Хотя ему частенько приходилось бывать в Вашингтоне, низкие здания и диагональные улицы неизменно его раздражали. Он чувствовал себя крысой в правительственном лабиринте. Насколько он мог судить, сидя на заднем сиденье такси, шофер вез его не в Джорджтаун, а в израильское посольство, на усиленный допрос. Пешеходы во всех районах одевались одинаково безвкусно, как будто индивидуальный стиль был какой-то летучей субстанцией, которая испарилась с пустынных вашингтонских улиц и непомерно широких скверов. Весь город как будто отдавал Кацу, одетому в поношенную байкерскую куртку, короткий приказ: «Умри!»

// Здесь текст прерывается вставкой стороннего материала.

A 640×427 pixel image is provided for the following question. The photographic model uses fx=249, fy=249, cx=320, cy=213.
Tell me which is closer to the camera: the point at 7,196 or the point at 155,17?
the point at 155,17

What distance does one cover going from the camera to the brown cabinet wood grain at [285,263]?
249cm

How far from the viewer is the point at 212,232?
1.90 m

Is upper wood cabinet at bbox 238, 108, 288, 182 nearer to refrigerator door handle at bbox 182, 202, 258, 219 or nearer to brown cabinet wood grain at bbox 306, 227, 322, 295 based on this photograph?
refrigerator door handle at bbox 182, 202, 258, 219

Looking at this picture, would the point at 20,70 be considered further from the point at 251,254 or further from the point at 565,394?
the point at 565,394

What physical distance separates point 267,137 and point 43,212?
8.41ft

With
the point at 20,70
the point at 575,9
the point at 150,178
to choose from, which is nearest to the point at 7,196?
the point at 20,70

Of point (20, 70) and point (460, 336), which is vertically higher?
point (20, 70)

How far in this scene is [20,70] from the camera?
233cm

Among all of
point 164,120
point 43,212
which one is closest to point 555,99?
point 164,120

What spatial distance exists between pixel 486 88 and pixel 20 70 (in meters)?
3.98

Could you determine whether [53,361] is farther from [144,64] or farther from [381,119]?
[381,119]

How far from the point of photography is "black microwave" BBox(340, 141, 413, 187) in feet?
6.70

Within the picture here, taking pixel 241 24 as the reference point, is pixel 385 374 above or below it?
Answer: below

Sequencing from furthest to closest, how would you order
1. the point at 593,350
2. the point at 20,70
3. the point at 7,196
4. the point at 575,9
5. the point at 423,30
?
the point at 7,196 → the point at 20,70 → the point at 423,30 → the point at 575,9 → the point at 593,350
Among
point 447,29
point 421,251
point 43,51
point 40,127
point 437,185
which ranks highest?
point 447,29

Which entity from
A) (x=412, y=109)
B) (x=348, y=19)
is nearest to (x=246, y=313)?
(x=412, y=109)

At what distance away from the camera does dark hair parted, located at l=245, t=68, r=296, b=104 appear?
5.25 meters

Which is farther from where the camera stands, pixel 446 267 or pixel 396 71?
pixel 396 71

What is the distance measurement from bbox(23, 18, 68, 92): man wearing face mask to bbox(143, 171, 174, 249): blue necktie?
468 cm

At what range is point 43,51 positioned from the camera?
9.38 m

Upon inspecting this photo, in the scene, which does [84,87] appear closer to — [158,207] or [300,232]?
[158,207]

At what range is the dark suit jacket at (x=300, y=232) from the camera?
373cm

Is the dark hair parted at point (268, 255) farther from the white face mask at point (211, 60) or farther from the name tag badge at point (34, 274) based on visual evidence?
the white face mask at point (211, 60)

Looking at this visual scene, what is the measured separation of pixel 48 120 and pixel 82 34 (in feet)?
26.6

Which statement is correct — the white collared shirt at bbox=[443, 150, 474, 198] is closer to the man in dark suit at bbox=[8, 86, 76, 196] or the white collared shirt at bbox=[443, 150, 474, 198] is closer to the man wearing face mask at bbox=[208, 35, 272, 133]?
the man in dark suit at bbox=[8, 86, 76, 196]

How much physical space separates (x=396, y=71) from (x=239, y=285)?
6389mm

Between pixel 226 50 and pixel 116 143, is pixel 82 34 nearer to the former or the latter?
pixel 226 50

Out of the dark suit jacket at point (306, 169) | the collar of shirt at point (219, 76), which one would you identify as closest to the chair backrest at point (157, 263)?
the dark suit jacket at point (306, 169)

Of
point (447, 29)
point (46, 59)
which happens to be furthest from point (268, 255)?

Особняк Берглундов в Джорджтауне, впрочем, имел свое лицо. Насколько знал Кац, Уолтер и Патти не сами выбрали этот дом, но он тем не менее отражал безупречный вкус обеспеченных слоев городского общества, как и ожидал Ричард. Черепичная крыша, многочисленные мансарды и большие окна, выходящие на маленькую лужайку. Над кнопкой звонка висела латунная табличка со сдержанной надписью, сообщавшей о существовании «Треста „Лазурные горы“».
Дверь отворила Джессика Берглунд. Кац в последний раз видел ее, когда она была школьницей, и теперь расплылся в довольной улыбке, обнаружив, какой она стала взрослой и женственной. Лицо у нее было сердитое и рассеянное — она едва поздоровалась с гостем.
— Привет… — сказала она. — Идите на кухню.
Джессика взглянула через плечо. В конце длинного коридора с паркетным полом стояла девушка-индианка.
— Привет, Ричард. — Она нервно помахала.
— Секунду, — произнесла Джессика. Она пошла по коридору, и Кац со своей сумкой последовал за ней, миновав просторную комнату, где стояли столы и шкафы с выдвижными ящиками, и другое помещение, поменьше, где он заметил круглый стол. Здесь пахло теплыми полупроводниками и свежей бумагой. На кухне стоял большой деревянный стол, который Кац помнил со времен Сент-Пола.
— Пожалуйста, подождите минутку, — сказала Джессика, проходя вместе с Лалитой в кабинет в дальней части дома.
— Я — представитель молодежи, — донеслось до Каца. — Договорились? Я моложе вас. Понятно?
— Да, конечно. Поэтому так хорошо, что вы приехали. Я просто хочу сказать, что немногим старше.
— Вам двадцать семь?
— Это значит, что я стара?
— Сколько вам было лет, когда у вас появился мобильник? Во сколько лет вы начали выходить в интернет?
— Я училась в колледже. Но, Джессика, послушайте…
— Между колледжем и старшей школой — огромная разница. И люди сейчас совершенно по-другому общаются. Потому что мои ровесники начали учиться гораздо раньше, чем вы.
— Я знаю. И даже не думаю спорить. Я действительно не понимаю, отчего вы так на меня сердиты.
— Почему я сердита? Вы внушили моему отцу, что прекрасно разбираетесь в молодежи, но вы совершенно не разбираетесь и только что это продемонстрировали.